Hiding is a technique

LIN Yu-Ta, White, 2025 ©artist

Continuing this tension between presence and absence, LIN Yu-Ta’s painting White follows a similar line of inquiry. He uses nails instead of a pencil to reproduce a photograph from Fernand Deligny’s book. The specific image is not essential, and the scene itself is deliberately nondescript. By scratching the reflected light in the landscape, and repeating the act of copying multiple times, the surface seems to approach blankness. Yet on closer inspection it is not empty. Several streaks of light and reflection remain visible within the incisions. The artist’s method attempts to sustain this process of extension and gradual disappearance.

LIN Yu-Ta, Hocéan, 2025 ©Maison Ho_PUJU

Hocéan looks like a regular charcoal pencil, but actually extends this inquiry and folds back into LIN’s thinking about sketching. He begins by trying to draw the reflection of the sea. Traditionally, reflection is suggested by leaving the paper untouched. But to him, reflection is not emptiness. Emptiness is absence. Reflection is material, present, only slipping past the eye. As he continues to work, a taste of salt suddenly rises in his mouth. The sensation redirects the drawing. He decides that salt itself can stand in for reflection. He grinds black salt into the charcoal and threads the surface. When viewers lean in, light catches on the salt embedded in the marks. The pencil carries not only an image but a sensation. The granular shimmer, and even the imagined taste, edge closer to the unstable surface of the sea’s reflection.

LIN Yu-Ta, At a Lost, 2014 ©artist

The final work, At a Loss, began in 2014. Ten years ago, LIN collected fallen leaves and twigs along the roadside, securing them in a sketchbook with breathable tape. When the sketchbook was reopened years later, the twigs had long since crumbled into powder, leaving only traces, fragments, and residue. The leaves and branches had lost their volume; only their silhouettes remained, a complete absence.

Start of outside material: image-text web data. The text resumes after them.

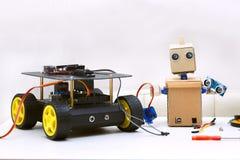 两个机器人在桌上,其次是装配的t零件 免版税库存照片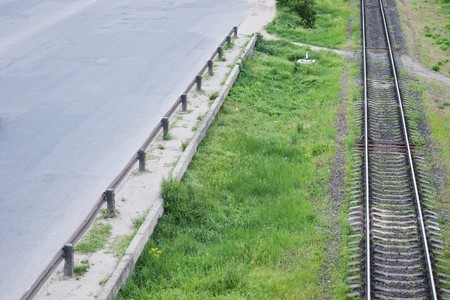 Green grass between highway asphalt road and railroad tracks from top view photo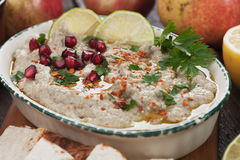 Baba ghanoush, levantine eggplant dip. Baba ghanoush, levantine eggplant dish with lemon and pomegranate seeds Royalty Free Stock Images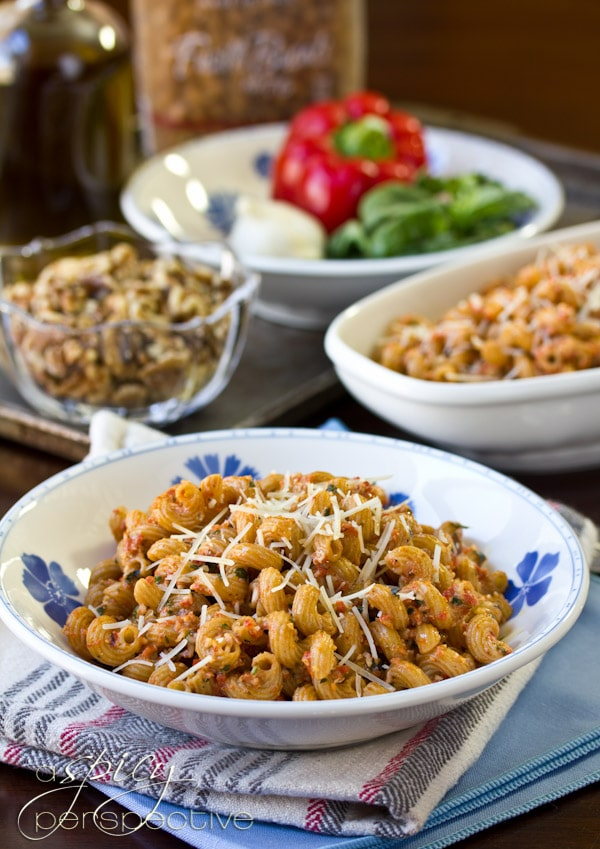 Roasted Red Pepper Pesto Pasta Recipe | ASpicyPerspective.com #pasta #healthy #wholegrain #DeLallo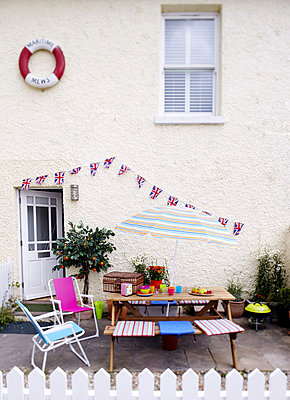 Pebble-dashed exterior of Isle of Wight home picnic table and Union Jack bunting - p349m790349 by Brent Darby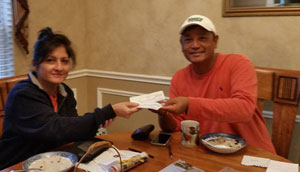11/08/2016 handing donation checks to coach Lama for Project Nepal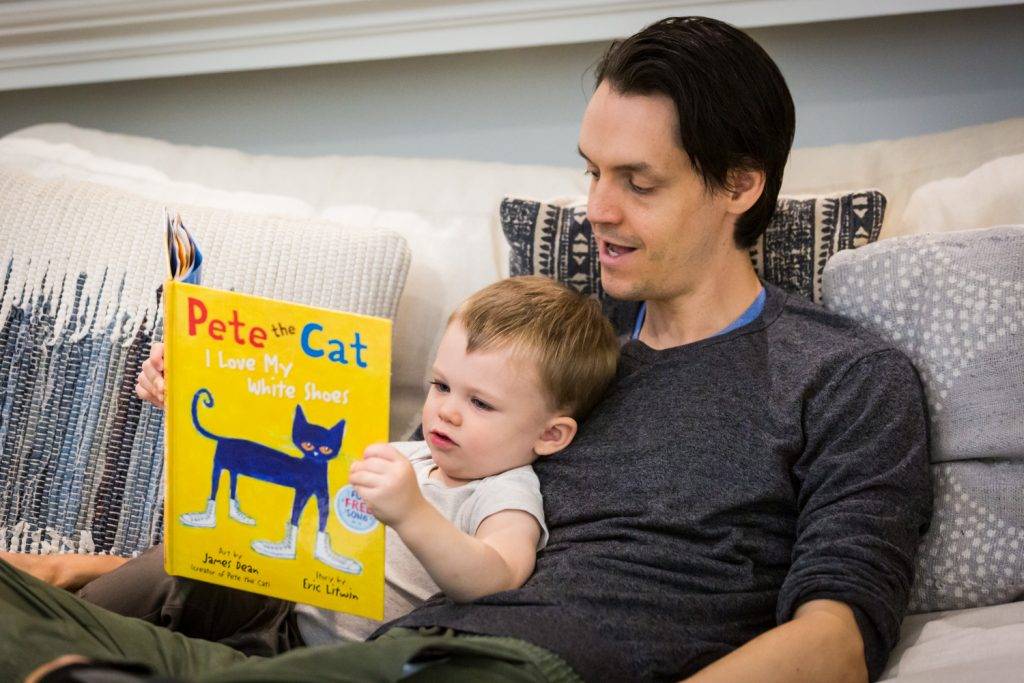 Father and little boy reading yellow book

He mounted the tape on the gallery wall like shrouds, presenting the skins of roadside twigs and leaves.  The body of the leaves seems to vanish, leaving only the compressed surface. Yet the textures of the skins, and the very absence they reveal, summon the presence of the original natural forms. In this way, the work responds to the exhibition’s notion of the “interval”: the creative act itself occupies a transition, while the work’s presentation makes this transition visible to the audience. Viewers seem to sketch alongside the artist, attempting to locate remnants. Even as they confront what resembles corporeal remains, the objects still convey a state of in-between, a suspended interval.

Through repeated acts of creation, CHUANG Hsin-Yi and LIN Yu-Ta continue to explore, beyond language, what an interval truly is. When absence occurs, the work assumes another form of presence in the gallery, one that flickers with reflected light, daylight, airflow, and subtle temperature changes – constantly shifting. Absence thus becomes a response: a presence more fluid, less fixed, and more ephemeral than a monument.